Até às 3 horas descansei
Mas nosso sargento chamou
E então novamente
A escravatura começou
Porque às vezes havia aqueles [que diziam] «Opá, anda cá! É preciso fazer isto ou aquilo.»
Depois às 6 horas
O clarim torna a tocar
E os faxinas ao batalhão
Todos têm de formar
Fui então escalado para levar o comer
Aos que estavam de guarda
Pois era serviço
Que tinha que fazer
A comida era levada numa padiola. Uma (...) atrás, as terrinas dentro e depois eles lá na casa da guarda é que lá se amanhavam, parece que tinham lá loiça e tal. Era aqueles que estão à porta de armas, (...) não podiam abandonar.

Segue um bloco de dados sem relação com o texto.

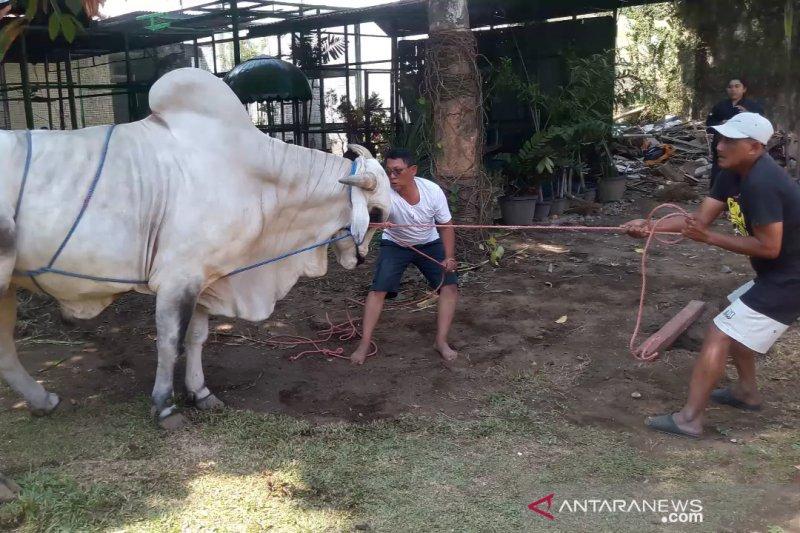 Daging kurban di Istana Gedung Agung disalurkan untuk pegawai dan warga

Depois disto ter terminado
Pedi licença para sair
Então autorizaram-me
Que à 1 hora tinha que vir
Fui então dar um passeio
Com pouca vontade de andar
E quando era 1 hora
Já me estava a deitar
Chega a segunda-feira
Dia para mim extremado
E o Alfredo põe-se a pé
Mas muito pouco animado
Chegam-se as 8 horas
Fui então escalado
Para levar o café
Também a um pobre soldado
Nós em batalhão dos telegrafistas, formava-se ali o pessoal de transmissões no quartel. E depois esse pessoal era distribuído por certas entidades de Lisboa. Por exemplo, o Tribunal Militar de Santa Clara, no Ministério Do Exército. Era o nosso pessoal das transmissões que passava ali o tempo. Então nós tínhamos no Ministério Do Exército essa gente que estava lá. Veja lá o que era naquele tempo, ia-se de Sapadores, cá de cima, levar ou ao meio-dia ou à noite ou o café a esses soldados que estavam lá no Ministério Do Exército. E eram esses faxinas que tinham de fazer isso, a pé!
Caminhei pelas ruas
Em Lisboa em grande êxito
Fui ao Terreiro do Paço
Ao Ministério Do Exército.
Chegam-se as 10 horas
Tocou a render a parada
Foi então que esta praça
Livrou-se de tal trapalhada
Meti depois dispensa
Para faltar ao recolher
E então o Alfredo
A família foi ver
Que era um familiar, uns parentes que eu tinha lá em Lisboa.
Cheguei às 3 horas a casa
Cumprimentei um a um
E depois em seguida
Fui a Metralhadoras 1.
Foi quando fui ter com o Telmo.
Quando lá cheguei
Pedi à sentinela para entrar
Pois que tinha ali dois amigos
Que os desejava abraçar
(...)
Entrei então para dentro
A casa da guarda fui parar
E avistei em seguida o Telmo
A dormir de papo para o ar
Puxei-lhe por uma perna
Quando ele ficou espantado
E no período de momentos
Ele não se deu por achado
Ele não contava ali comigo, não é?
Mas quando me conheceu
Tratou logo de se levantar
Com grande satisfação
Ele me veio abraçar
Começou então o pagode
Para este dia não lembrar
E em seguida fomos os dois
O Mário Salvador procurar
(...)
Encontrámo-lo na caserna
Ele estava a descansar
Depois os três juntos
Começamos a abraçar-nos
Continuou então a conversa
Na terra começámos a falar
Dizendo uns para os outros
Onde a cruz devia de andar
(...) Aqui era à segunda-feira, a visita pascoal. E depois, com certeza, havia a hora que foi: «Que a cruz [deve estar] ali em tal lado!». A conversa foi esta.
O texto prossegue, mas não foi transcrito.